Contributor to books, including The Recovery of Spirit in Higher Education: Removing Anti-Judaism from the Pulpit. Contributor to periodicals, including America, Commonweal, Review for Religious, Sisters Today, Living Faith, and Classical Bulletin. Religion and Intellectual Life, book review editor, 1983–85, editor, 1985–90; editor, CSCW Report, 1974–75, NICM Northeast Regional Newsletter, 1975–78, Province Exchange, 1979–90, and Bylines, 1987–90, 2004–; coeditor, Cross Currents, 1990–97.
WORK IN PROGRESS: Research on prayer and the Holy Spirit.
SIDELIGHTS: Nancy M. Malone told CA: "Checkered though my 'career' may seem, the three organizations I worked with in ministry to higher education—the Church Society for College Work, the National Institute for Campus Ministries, and the Association for Religion and Intellectual Life—were in fact successive endeavors spearheaded by the same man, the Episcopal priest, Myron B. Bloy, Jr. When the money ran out for one outfit, he sought it in or founded another, all of them devoted to the integration of our religious and intellectual lives.

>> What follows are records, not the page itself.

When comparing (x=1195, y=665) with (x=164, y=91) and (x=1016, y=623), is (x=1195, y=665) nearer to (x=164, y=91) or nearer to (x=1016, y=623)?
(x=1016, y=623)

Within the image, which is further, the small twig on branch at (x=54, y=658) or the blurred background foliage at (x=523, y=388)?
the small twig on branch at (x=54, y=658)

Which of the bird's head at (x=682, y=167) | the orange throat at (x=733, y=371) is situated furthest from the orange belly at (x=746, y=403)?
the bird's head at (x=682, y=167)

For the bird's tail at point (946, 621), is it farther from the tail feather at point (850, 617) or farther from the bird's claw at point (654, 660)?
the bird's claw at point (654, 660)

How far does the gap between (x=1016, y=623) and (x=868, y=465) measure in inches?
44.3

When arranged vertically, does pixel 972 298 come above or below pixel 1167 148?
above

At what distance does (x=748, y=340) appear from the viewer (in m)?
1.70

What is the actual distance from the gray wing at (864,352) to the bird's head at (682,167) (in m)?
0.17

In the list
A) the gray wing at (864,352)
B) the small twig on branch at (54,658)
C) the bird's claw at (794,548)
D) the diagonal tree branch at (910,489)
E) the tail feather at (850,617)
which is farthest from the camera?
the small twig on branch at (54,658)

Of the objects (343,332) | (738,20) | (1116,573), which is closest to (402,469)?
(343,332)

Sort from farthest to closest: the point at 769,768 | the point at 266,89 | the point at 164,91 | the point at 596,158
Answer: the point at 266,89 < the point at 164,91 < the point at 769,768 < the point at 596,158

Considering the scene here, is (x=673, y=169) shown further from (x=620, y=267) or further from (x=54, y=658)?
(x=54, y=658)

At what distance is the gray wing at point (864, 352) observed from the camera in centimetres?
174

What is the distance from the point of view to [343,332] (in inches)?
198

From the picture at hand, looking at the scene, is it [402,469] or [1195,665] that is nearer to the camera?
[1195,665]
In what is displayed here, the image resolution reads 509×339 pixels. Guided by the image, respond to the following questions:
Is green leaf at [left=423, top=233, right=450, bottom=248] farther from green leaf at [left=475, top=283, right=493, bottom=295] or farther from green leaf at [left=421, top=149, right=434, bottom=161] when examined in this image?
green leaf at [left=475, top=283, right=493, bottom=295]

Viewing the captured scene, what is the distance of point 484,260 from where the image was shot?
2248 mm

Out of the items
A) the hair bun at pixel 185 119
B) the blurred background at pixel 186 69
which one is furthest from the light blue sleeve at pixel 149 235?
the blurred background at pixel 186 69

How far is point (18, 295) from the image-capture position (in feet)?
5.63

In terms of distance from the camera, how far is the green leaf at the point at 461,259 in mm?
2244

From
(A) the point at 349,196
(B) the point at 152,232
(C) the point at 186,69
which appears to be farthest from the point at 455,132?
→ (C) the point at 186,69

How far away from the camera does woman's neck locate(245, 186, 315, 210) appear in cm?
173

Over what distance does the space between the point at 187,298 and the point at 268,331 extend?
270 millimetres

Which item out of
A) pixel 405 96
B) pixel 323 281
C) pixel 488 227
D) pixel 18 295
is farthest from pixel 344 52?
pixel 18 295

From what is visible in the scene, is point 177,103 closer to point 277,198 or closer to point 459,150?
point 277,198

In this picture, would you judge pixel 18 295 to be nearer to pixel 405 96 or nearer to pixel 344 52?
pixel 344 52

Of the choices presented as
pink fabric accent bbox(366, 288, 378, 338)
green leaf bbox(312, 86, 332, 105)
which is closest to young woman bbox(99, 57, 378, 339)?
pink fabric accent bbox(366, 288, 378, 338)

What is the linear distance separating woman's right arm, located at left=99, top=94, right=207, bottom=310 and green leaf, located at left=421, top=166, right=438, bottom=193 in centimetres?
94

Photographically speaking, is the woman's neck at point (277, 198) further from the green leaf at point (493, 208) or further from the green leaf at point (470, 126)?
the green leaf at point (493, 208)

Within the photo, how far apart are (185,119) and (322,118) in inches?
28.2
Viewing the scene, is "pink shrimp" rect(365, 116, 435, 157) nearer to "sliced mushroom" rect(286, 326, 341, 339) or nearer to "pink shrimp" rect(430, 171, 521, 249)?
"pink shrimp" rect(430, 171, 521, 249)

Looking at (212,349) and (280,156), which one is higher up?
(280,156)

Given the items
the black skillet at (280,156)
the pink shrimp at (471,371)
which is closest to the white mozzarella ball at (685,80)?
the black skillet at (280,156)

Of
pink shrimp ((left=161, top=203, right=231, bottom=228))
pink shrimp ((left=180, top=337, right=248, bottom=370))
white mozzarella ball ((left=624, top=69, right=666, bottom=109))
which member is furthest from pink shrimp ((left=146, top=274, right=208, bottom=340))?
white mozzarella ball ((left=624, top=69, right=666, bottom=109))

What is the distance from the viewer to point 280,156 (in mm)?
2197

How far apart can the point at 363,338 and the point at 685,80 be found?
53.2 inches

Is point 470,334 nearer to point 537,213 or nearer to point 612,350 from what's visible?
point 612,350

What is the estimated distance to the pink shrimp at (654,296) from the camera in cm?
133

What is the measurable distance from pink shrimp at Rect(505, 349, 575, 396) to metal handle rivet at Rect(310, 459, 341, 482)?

"My Catholic faith, the interreligious education I received, and the interreligious ministries that I have been engaged in have influenced all of my writing.
"I write, starting with a little seed of an idea or intuition, hoping to learn about and understand the matter at hand myself. Then, teacher that I am, I hope to pass what I have learned to others. Since I love to read and have been enormously influenced by what I have read, I believe that good reading is important to the life of the spirit, to being the persons we are meant to be. In like manner, I prize good writing—the careful and precise use of language—as a fine spiritual instrument, capable of expressing the complexity of what it means to be genuinely human. I try very hard to write well and clearly.
"I write first by hand, getting the ideas I'm trying to express down on paper, in however confused a manner. When I put what I have on the computer, inconsistencies, lack of clarity and order become apparent, and I correct them. I find it useful, then, to 'sleep on' what I have done, letting my subconscious do its work before I put the finishing touches on a piece. It is also—mysteriously—true that the process of writing itself brings me to insights that I did not have when I began the work.
"My own experience of life and faith—the life of the spirit—have awakened in me a desire to share my experiences with others."
BIOGRAPHICAL AND CRITICAL SOURCES:
Malone, Nancy M., Walking a Literary Labyrinth: A Spirituality of Reading, Riverhead Books (New York, NY), 2003.
Christian Century, October 18, 2003, review of Walking a Literary Labyrinth, p. 6; March 9, 2004, Barbara Brown Taylor, review of Walking a Literary Labyrinth, p. 40.
Library Journal, July, 2003, Jaime Anderson, review of Walking a Literary Labyrinth, p. 81.